Amira chuckles, "most story tellers slip, change details, you never do. Why not try writing a novel? Got lotsa free time on weekends."
"Not wise, they have secret police watching Earth. Don't like to see their info in print."
"You just keep getting nuttier. But we like you, all the same."
It's fun, every day face 45 eager little girls. Never seen such hard workers.
This school does not have summer vacation, but winter, when you just cannot heat it.
As I sit in HQ in Peshawar over a mountain of paper I feel dizzy.
I wake up in a sick bay back home.
My CO visits, "curious what happened? Vanishing to Earth like that."
"Just a tad."
"Certain revolutionaries stole a beamer, practised on army types. They're now caught, in Siberia."
"So, why did it take so long to find me?"
"My friend, you do move about. 12 timezones away from where you should be. Do you have any concept what sort of computer firepower is needed to track DNA over those distances?"
"A lot?"
She laughs wickedly, "half the computer power of the Defence Department. Still, the Empress just would not give up. You were the last lost sheep. Had to be brought back into the fold."
I nod.
"Here is your speed dating card, set for day after quarantine."
I groan, "MO said I was exempt."
"Well, she can reexamine you. Things are looking up. You're now a Colonel. About to take 1st, 2nd and 3rd Battalions of the Gorgons touring. Don't want you to lolly gag. Got you a computer so you can start the process while still in quarantine."
"Yes ma'am, where to?"
"Where else? Guyane."
Day after day, I sift info. Two days before my release, the newsite has it big and bold. Mega-riots in Guyane. Gorgons will hafta roll, ready or not.

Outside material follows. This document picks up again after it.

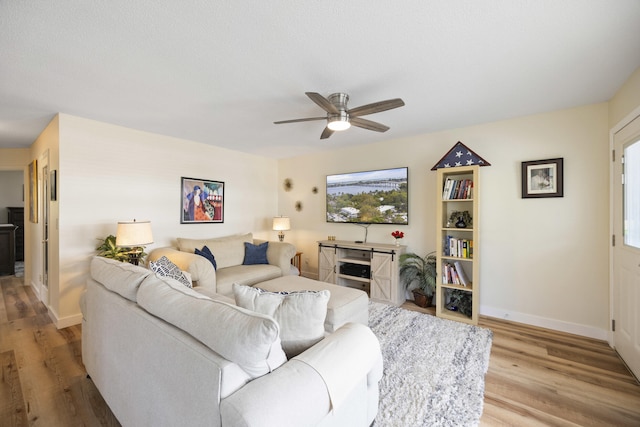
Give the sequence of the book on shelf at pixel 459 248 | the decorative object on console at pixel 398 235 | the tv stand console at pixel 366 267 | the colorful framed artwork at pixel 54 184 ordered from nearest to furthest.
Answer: the colorful framed artwork at pixel 54 184, the book on shelf at pixel 459 248, the tv stand console at pixel 366 267, the decorative object on console at pixel 398 235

MO certifies me ok for duty, a jeep picks me up.
The officer meeting is the tensest I have seen.
Intel Officer begins, "up to now, we have always been simply guarding Empire bases. Never legally operated on soil belonging to the Guyane government. This is different. Their government is asking for our help and rather desperately. 50 police dead, Legislature is now burning down."
Grim looks on all.
She continues, "so Col, your take?"
"Job One, secure the capital city. The Guyane Police have nothing but single shot rifles and pistols. When rioters see Gorgons in full battle armor, carrying evil-looking blasters at the high port, thing might cool a bit."

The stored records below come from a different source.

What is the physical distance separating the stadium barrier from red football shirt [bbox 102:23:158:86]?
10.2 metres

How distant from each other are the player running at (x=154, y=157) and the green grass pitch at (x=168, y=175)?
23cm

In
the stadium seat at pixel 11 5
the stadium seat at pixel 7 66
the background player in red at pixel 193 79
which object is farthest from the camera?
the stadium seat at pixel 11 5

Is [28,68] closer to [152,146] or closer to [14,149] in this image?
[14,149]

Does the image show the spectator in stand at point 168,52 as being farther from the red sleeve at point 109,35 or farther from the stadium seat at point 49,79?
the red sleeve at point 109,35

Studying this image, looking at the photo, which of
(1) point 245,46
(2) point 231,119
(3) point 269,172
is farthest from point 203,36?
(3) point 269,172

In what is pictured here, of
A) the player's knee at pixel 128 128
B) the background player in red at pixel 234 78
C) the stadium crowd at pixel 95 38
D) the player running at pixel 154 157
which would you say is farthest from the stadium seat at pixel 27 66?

"Col, airport is in ruins, have to go in para style."
"So be it. Means we get to wear Para patches. That itself cuts ice."
"You seem remarkably unworried Col."
"As of now, we are Imperial Paras, an enormous threat. Add in light mortars, heavy machine guns. It isn't an organized revolution, merely citizens angry at the Guyane Anti-Inflation Act."
We see the Legislature smoke 400 miles away. Still, all it takes is to land. Not one shot is fired, either at us or by us.
For the next week, we patrol quiet streets, then hand over to the Guyane Police."
It was an impressive show, 1,700 Gorgons parading around, on TV. We looked invincible.
We weren't. Not one waterproof sock in the entire Regiment.
We had zero ability to sustain patrols for a long time. But the world didn't know that, nor the rioters.